Friedrich Juenger, a German poet who volunteered for military service in the First World War observed the destructive bent of the war technological weaponry in terms of inhuman carnage: “[Man] is not even cut up like an animal that is taken to the butcher, nor neatly carved and disjointed like chicken: he is blown to pieces, crushed, torn to shreds.”
But there is an even more awesome power inherent in technology. This has been called by many thinkers such as Mumford, Berdyaev and Ortega, “the problem of technology”. While for many writers, the advance of technology is the primary source of human progress, for others, it is the cause of regress in the nature of man and his institutions (Charles Van Doren 1967).

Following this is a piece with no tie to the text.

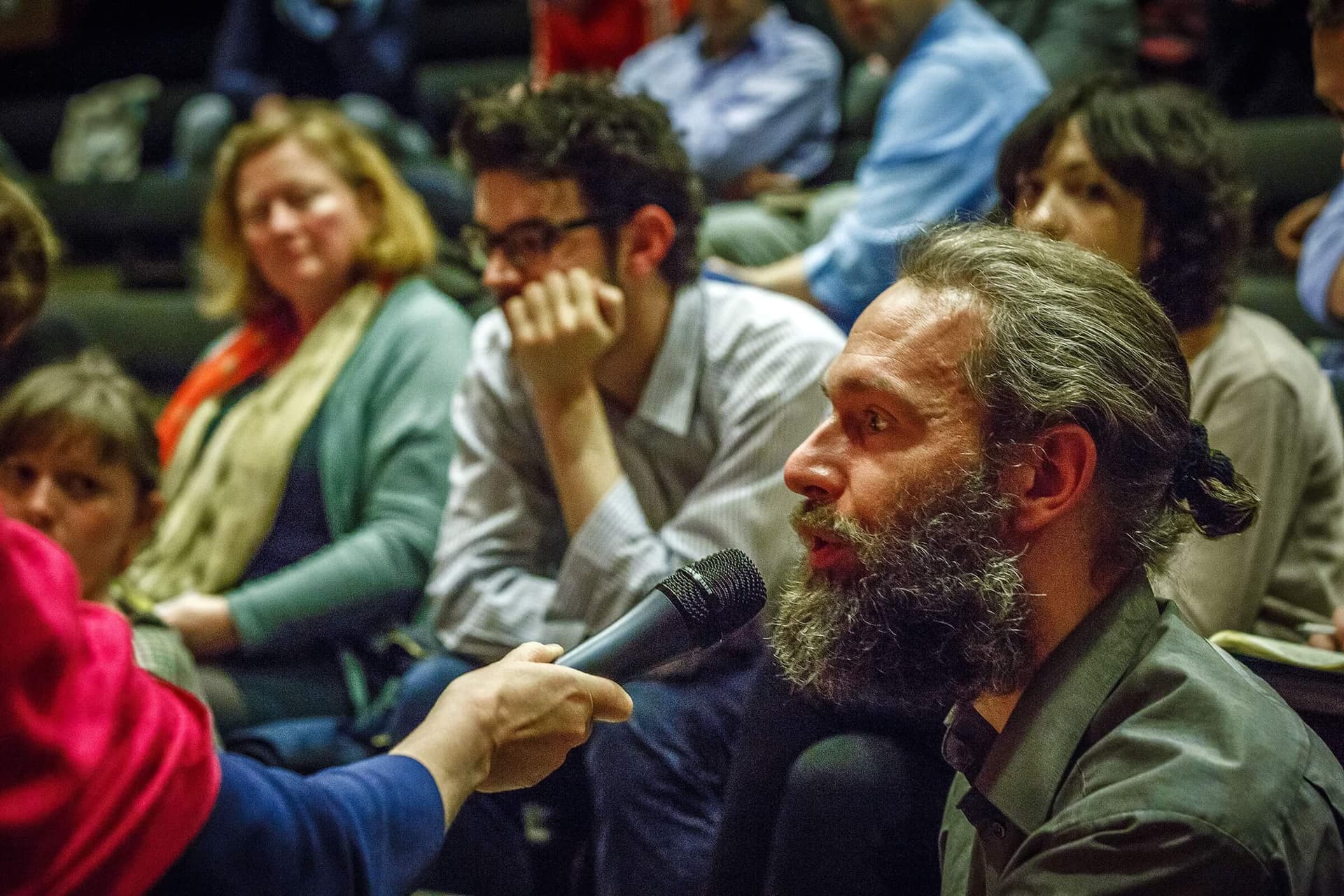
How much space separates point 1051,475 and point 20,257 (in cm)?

This problem manifests itself more subtly in man’s generally ever-growing tendency to advance the development of an increasingly complicated technology. Mesmerised by the success conjured up by technology, humanity can do nothing to stop it. The reactions of some people to the advance of technology border even on insanity.
Placing the machine in the foreground of all human existence gradually estranges man from all inner connection with nature and even with himself. As observed by Mortimer Adler: “Of all the things in the universe, those which are most intelligible to us are the machines that we ourselves contrive and produce. We understand them better than we understand ourselves or any living organism that is besouled.”

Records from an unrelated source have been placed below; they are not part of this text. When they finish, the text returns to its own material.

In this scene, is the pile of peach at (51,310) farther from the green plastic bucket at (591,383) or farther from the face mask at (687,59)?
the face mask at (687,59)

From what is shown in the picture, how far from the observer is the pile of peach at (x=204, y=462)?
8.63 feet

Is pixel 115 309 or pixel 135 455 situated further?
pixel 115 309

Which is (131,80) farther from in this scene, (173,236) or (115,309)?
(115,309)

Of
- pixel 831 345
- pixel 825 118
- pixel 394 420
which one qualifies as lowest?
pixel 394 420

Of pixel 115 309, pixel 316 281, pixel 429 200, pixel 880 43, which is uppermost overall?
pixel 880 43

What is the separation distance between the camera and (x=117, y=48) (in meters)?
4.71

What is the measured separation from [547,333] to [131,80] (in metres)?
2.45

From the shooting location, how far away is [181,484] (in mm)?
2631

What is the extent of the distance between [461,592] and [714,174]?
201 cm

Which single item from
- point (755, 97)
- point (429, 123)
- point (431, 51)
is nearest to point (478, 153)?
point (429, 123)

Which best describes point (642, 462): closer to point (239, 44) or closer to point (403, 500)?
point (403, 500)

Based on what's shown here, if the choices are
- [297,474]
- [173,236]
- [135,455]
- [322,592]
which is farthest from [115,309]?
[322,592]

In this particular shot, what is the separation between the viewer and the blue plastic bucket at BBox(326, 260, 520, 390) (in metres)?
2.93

Jacques Ellul, a French philosopher and law professor, observed how technology has in turn invaded and controlled science; indeed, it dominates all intellectual activity of any kind and subtly undertakes the conquest of all social, political, moral, and artistic arrangements.

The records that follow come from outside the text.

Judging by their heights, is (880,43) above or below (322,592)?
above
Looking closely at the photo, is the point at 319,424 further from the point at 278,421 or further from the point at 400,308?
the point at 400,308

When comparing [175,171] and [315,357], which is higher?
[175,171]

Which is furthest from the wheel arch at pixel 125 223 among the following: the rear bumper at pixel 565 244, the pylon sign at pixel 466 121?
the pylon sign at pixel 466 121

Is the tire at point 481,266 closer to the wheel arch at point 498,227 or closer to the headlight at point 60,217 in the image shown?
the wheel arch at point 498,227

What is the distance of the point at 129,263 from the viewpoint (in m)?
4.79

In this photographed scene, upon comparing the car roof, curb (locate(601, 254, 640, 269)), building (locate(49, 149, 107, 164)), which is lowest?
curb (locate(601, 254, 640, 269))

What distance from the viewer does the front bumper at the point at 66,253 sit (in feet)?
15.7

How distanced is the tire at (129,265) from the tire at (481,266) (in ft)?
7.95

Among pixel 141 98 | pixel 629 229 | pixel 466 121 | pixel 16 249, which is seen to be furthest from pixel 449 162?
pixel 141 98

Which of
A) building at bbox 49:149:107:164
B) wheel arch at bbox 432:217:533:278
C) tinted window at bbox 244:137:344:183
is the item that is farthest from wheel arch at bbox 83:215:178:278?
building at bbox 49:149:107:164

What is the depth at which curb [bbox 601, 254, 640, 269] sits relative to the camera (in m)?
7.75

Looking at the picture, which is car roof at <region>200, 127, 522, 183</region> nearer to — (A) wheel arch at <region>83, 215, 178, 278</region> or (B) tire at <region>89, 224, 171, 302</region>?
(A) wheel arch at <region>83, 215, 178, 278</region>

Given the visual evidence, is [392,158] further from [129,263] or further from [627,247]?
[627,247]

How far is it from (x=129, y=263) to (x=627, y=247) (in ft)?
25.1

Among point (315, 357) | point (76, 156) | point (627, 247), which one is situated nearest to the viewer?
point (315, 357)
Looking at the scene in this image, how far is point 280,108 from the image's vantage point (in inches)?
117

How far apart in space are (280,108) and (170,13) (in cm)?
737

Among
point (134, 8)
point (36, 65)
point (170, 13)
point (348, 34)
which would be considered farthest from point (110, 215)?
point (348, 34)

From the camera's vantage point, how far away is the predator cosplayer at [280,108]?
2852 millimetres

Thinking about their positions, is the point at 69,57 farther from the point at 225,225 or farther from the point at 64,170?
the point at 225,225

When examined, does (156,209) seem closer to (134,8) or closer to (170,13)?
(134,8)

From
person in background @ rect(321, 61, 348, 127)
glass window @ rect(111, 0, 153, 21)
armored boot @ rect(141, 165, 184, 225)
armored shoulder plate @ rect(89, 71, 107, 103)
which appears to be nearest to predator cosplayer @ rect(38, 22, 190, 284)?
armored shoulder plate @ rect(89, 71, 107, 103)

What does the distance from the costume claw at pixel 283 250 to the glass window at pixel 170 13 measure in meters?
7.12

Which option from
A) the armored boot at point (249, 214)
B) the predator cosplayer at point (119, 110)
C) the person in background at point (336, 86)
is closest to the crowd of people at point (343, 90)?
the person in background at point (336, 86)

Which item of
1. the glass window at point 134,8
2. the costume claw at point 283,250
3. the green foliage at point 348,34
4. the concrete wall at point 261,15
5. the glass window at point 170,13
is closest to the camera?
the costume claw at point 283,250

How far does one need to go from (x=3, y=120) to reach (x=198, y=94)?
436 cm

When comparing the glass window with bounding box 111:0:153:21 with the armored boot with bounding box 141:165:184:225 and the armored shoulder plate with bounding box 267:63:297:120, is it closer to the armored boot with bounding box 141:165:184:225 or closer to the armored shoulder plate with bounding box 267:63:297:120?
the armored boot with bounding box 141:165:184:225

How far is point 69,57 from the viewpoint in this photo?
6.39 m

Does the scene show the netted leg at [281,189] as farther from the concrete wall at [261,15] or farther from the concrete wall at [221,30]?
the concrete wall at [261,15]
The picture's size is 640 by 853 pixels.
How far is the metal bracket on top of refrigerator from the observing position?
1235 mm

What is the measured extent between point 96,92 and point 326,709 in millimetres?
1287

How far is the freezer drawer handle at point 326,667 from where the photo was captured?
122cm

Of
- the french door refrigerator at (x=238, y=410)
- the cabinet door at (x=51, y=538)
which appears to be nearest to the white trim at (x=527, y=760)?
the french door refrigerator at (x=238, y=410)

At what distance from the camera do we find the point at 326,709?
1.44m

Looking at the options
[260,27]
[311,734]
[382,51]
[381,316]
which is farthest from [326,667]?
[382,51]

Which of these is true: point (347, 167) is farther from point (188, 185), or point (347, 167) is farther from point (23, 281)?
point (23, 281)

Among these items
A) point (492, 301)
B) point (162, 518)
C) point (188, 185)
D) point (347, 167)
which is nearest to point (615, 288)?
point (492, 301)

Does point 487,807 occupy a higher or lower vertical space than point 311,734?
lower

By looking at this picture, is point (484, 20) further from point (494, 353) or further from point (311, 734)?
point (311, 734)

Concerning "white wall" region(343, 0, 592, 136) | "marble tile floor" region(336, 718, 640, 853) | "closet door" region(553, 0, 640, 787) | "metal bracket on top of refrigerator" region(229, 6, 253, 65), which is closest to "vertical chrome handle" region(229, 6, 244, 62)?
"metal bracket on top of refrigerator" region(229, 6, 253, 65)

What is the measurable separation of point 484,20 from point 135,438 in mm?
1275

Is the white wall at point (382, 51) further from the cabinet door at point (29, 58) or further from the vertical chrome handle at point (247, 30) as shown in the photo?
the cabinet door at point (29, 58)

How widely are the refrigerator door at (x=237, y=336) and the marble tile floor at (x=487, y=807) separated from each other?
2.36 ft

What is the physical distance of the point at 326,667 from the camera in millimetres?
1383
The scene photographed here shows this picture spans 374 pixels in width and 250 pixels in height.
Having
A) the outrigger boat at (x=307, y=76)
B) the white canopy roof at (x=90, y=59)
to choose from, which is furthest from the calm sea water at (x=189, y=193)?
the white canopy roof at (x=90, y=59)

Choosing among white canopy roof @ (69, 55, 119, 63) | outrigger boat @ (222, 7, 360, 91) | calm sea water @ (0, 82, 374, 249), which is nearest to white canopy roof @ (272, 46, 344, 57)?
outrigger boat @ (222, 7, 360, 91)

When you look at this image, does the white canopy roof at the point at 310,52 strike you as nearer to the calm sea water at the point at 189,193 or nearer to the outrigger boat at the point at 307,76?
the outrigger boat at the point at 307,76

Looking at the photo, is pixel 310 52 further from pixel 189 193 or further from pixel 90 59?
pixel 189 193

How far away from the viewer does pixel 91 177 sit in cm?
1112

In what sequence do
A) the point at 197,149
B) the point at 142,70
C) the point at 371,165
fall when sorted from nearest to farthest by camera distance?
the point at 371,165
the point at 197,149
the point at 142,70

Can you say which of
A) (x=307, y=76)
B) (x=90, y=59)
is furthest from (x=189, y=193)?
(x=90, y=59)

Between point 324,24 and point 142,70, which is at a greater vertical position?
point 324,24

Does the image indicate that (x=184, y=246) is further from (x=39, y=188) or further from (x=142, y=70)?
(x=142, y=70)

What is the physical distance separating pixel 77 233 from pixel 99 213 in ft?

It may be added that even as religion still plays an important role in some societies, it is largely formalistic; and from this deadening formalism cultural sterility ensues.
It is this consumptive aspect of technology which is warned in that Qur’anic verse—technology which rapaciously exploiting the earth and all that it contains including man.
The process of growing mechanization—which is so evident in modern life—and unimaginative way of thought jeopardise the very structure of human society. It thus contributes to a gradual dissolution of all moral and spiritual perceptions of divine guidance.
Indeed, Juenger and others see anxiety, nervousness, mental devastation and desolation, continuous nervous work destroying leisure—everywhere and increasingly. There are feelings of depression, of boredom, of futility, lack of purpose, nervousness and mechanical restlessness.
On this, Juenger echoes the prediction of Max Nordau, a physician and social critic, that the nerves of mankind will not stand up to the pressures of the modern world.
It is precisely to warn man of this danger that the Qur’an stresses the potential evil (ba’s) of technology if it is put to wrong use due to the user’s ignorance, stupidity and viciousness.
It is the danger of man’s allowing his dynamic technological ingenuity to run wild and thus to overwhelm his spiritual consciousness and ultimately, to destroy all possibility of individual, household and social happiness.